:: TRECHO DA FONTE ::
Coalizão Direitos Valem Mais questiona: a serviço do que e de quem está a economia brasileira?

Por: GIFE| Notícias| 09/11/2020

“Em 2020, quando a Covid-19 chegou ao Brasil, encontrou um sistema de saúde enfraquecido e sobrecarregado. Os cortes de investimento impostos pelo Teto de Gastos reduziram as políticas sociais de proteção da população mais vulnerável, deixando o Brasil com baixa imunidade para enfrentar a pandemia do coronavírus. Por isso, precisamos com urgência aprovar um orçamento capaz de proteger a população na crise.”

A análise acima está por trás da criação da Coalizão Direitos Valem Mais: pelo fim do Teto de Gastos e por uma nova economia. Criada em 2018, a iniciativa é fruto de um esforço intersetorial (conselhos nacionais de direitos, redes, organizações da sociedade civil, movimentos sociais, centrais sindicais e instituições acadêmicas) para atuar por uma nova economia comprometida com os direitos humanos, com a sustentabilidade socioambiental e com a superação das profundas desigualdades do país.

:: ITENS DO CONJUNTO ::

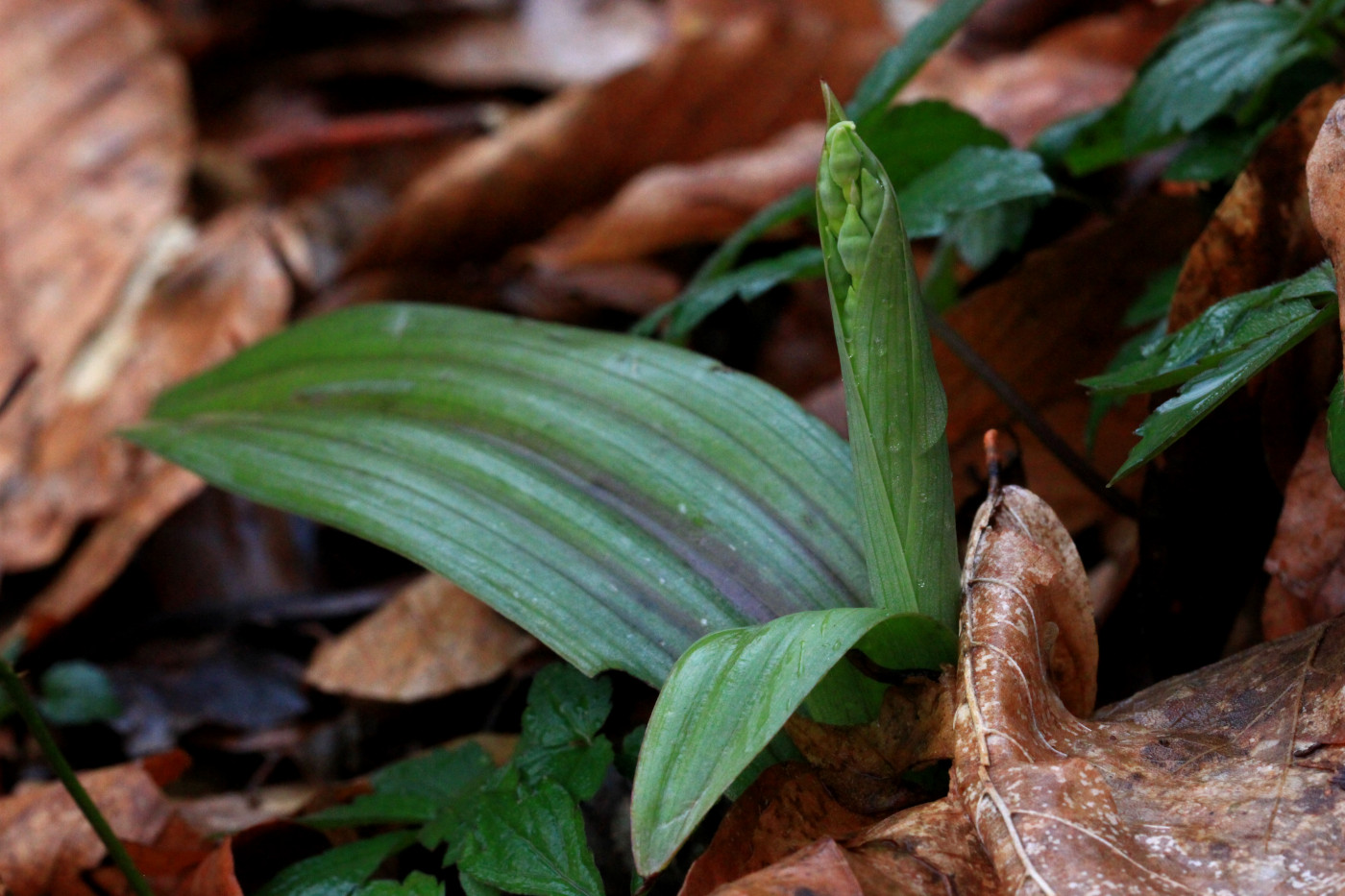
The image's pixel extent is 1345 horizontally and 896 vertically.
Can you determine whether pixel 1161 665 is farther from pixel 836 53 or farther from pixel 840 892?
pixel 836 53

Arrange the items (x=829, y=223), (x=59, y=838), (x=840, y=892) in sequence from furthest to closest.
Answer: (x=59, y=838) < (x=829, y=223) < (x=840, y=892)

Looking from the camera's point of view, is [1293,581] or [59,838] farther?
[59,838]

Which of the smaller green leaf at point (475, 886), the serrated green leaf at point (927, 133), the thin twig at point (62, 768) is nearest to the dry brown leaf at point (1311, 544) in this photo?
the serrated green leaf at point (927, 133)

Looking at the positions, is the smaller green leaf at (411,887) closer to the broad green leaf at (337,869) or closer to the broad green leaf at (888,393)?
the broad green leaf at (337,869)

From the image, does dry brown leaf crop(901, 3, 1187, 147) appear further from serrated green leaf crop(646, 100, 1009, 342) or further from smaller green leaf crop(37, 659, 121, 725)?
smaller green leaf crop(37, 659, 121, 725)

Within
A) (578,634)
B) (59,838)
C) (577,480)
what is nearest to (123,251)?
(59,838)

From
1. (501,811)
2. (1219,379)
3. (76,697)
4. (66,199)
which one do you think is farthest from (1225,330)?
(66,199)

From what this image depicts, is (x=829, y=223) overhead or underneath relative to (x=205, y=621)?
overhead
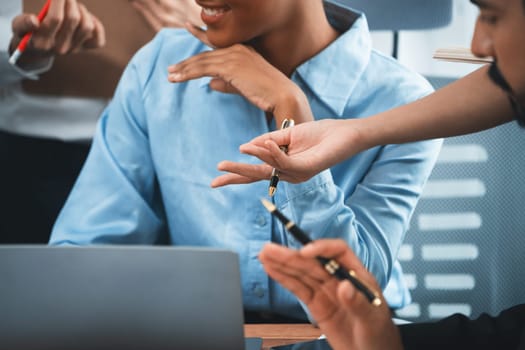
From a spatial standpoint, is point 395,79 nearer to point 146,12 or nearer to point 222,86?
point 222,86

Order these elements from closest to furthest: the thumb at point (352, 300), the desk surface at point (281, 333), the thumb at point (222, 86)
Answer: the thumb at point (352, 300)
the desk surface at point (281, 333)
the thumb at point (222, 86)

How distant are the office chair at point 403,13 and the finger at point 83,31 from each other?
1.85 feet

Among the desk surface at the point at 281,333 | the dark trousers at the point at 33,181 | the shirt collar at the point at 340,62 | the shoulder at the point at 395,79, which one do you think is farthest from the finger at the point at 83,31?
the desk surface at the point at 281,333

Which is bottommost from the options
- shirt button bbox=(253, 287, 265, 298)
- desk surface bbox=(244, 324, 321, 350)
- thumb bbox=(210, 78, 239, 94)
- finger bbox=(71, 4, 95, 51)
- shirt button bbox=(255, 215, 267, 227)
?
shirt button bbox=(253, 287, 265, 298)

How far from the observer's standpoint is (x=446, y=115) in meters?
1.34

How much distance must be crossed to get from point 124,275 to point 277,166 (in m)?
0.36

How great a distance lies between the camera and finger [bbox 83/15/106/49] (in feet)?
5.63

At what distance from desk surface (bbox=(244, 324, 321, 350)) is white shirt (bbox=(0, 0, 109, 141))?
0.60m

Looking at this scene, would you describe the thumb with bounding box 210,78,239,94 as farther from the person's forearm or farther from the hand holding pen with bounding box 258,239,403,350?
the hand holding pen with bounding box 258,239,403,350

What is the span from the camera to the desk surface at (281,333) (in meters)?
1.35

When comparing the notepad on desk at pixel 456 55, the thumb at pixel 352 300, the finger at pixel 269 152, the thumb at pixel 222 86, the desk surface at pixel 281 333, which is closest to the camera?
the thumb at pixel 352 300

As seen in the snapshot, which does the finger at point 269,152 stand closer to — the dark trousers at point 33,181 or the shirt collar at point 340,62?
the shirt collar at point 340,62

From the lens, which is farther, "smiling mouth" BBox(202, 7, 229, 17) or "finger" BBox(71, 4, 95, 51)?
"finger" BBox(71, 4, 95, 51)

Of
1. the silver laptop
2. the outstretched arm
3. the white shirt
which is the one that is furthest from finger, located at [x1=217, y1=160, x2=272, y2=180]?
the white shirt
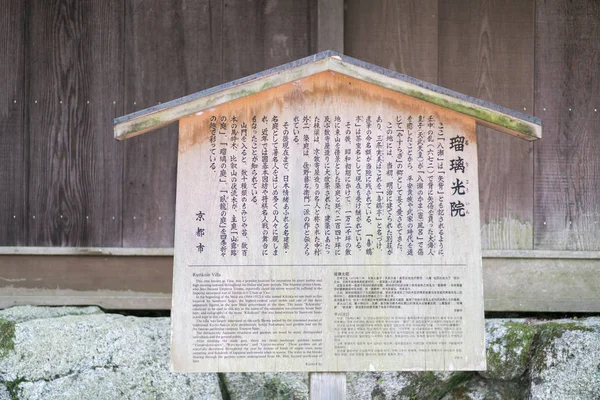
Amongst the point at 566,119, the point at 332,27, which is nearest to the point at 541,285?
the point at 566,119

:: O QUE SE PEDE ::
Responda às perguntas a seguir com base no trecho da fonte.
(a) Em que ano foi criada a Coalizão Direitos Valem Mais?
(b) De acordo com a citação, o que reduziu as políticas sociais de proteção da população mais vulnerável?
(c) Quem assina a notícia e em que data ela foi publicada?
Baseie-se somente no trecho da fonte.

:: RESOLUÇÃO ::
(a) Em 2018.
(b) Os cortes de investimento impostos pelo Teto de Gastos.
(c) O GIFE, em 09/11/2020.